JPH03233846A - Electron microscope - Google Patents

Abstract

PURPOSE:To search a coma free axis and a spherical aberration axis easily and accurately by giving zero to the output signal value of a circular scanning means applied to a signal adder through depressing a switching means and at this time holding the output signal value of a spiral scan signaling means to supply to the signal adding means. CONSTITUTION:An alignment signaling means 10, circular scan signaling means 13X, 13Y, spiral scan signaling means 14X, 14Y and a signal adding means 15 are provided. 17X, 17Y are also provided for giving zero to the output signal value of the circular scanning means 13X, 13Y supplied to the signal adder 15 through depressing a switching means and at this time holding the output signal value of the spiral scan signaling means 14X, 14Y to supply to the signal adding means 15. It is thus possible to search a coma free axis and a spherical aberration easily and accurately.

Description

DETAILED DESCRIPTION OF THE INVENTION [Field of Industrial Application] The present invention relates to an electron microscope that can easily search for the coma-free axis and spherical aberration axis of the electron microscope.

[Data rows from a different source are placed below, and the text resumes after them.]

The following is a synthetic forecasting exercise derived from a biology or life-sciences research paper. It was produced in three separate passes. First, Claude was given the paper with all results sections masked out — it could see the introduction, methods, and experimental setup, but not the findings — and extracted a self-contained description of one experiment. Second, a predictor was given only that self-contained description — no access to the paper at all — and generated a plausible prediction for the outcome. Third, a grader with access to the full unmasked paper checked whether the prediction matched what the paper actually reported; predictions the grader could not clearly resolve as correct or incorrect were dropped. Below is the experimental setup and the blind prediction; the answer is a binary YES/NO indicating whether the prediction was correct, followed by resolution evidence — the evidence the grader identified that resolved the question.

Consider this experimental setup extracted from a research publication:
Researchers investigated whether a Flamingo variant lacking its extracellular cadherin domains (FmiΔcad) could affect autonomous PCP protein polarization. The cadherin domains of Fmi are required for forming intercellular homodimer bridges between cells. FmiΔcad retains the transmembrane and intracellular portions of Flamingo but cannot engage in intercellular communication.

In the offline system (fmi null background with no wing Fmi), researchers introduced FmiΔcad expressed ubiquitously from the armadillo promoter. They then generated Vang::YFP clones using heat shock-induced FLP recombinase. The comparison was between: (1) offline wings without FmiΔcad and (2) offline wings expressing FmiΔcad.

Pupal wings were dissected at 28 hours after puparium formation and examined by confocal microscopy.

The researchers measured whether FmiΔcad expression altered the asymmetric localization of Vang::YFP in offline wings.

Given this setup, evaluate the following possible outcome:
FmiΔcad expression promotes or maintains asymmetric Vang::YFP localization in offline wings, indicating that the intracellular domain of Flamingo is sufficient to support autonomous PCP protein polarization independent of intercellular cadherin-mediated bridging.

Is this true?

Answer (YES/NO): YES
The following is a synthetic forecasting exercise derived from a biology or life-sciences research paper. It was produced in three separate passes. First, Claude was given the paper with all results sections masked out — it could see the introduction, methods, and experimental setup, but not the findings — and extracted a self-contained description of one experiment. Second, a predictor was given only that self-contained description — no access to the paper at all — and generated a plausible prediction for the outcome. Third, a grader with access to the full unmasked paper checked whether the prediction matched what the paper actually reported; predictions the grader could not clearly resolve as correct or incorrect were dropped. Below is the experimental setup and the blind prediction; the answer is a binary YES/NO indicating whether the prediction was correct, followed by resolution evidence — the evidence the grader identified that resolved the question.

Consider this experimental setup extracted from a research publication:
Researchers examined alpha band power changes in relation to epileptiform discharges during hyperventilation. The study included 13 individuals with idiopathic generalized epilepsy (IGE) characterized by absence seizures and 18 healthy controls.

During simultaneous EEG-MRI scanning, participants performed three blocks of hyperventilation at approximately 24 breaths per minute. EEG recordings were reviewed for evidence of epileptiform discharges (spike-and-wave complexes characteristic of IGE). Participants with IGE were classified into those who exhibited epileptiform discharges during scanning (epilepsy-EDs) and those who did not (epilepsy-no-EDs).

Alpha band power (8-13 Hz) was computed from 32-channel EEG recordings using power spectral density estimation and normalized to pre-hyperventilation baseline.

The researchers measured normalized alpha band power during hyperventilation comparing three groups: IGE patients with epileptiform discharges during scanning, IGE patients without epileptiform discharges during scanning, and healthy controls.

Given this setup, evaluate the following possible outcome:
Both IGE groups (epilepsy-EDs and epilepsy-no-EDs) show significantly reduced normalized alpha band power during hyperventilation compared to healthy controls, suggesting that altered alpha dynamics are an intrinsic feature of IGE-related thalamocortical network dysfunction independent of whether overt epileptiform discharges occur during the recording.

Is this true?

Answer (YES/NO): NO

[Prior Art] Conventionally, a transmission electron microscope having a configuration as shown in FIG. 5 is known. In FIG. 5, 1 is an electron gun, 2 is a focusing lens for focusing the electron beam emitted from the electron gun onto a sample 3, and 4a and 4b are deflectors consisting of a pair of deflection coils for the X and Y directions. , 5 is an objective lens, 6 is an intermediate lens, 7
8 is a projection lens, 8 is a fluorescent screen, and 9 is an imaging device. 10
11 is an alignment signal generator that generates a deflection signal for making the electron beam incident on a point P on the sample 3 at an arbitrary inclination angle θ; This is a balance circuit for adjusting the intensity ratio of the signals supplied to both deflection coils 4a and 4b so that the signals are incident on the same point P of the sample.

When taking a high-resolution photograph of a sample using a transmission electron microscope configured as described above, it is necessary to align the axis of the incident electron beam with the lens in order to minimize the effects of aberrations of the objective lens. Although considered essential, such axis alignment has been achieved by aligning the voltage centers of the objective lens 5.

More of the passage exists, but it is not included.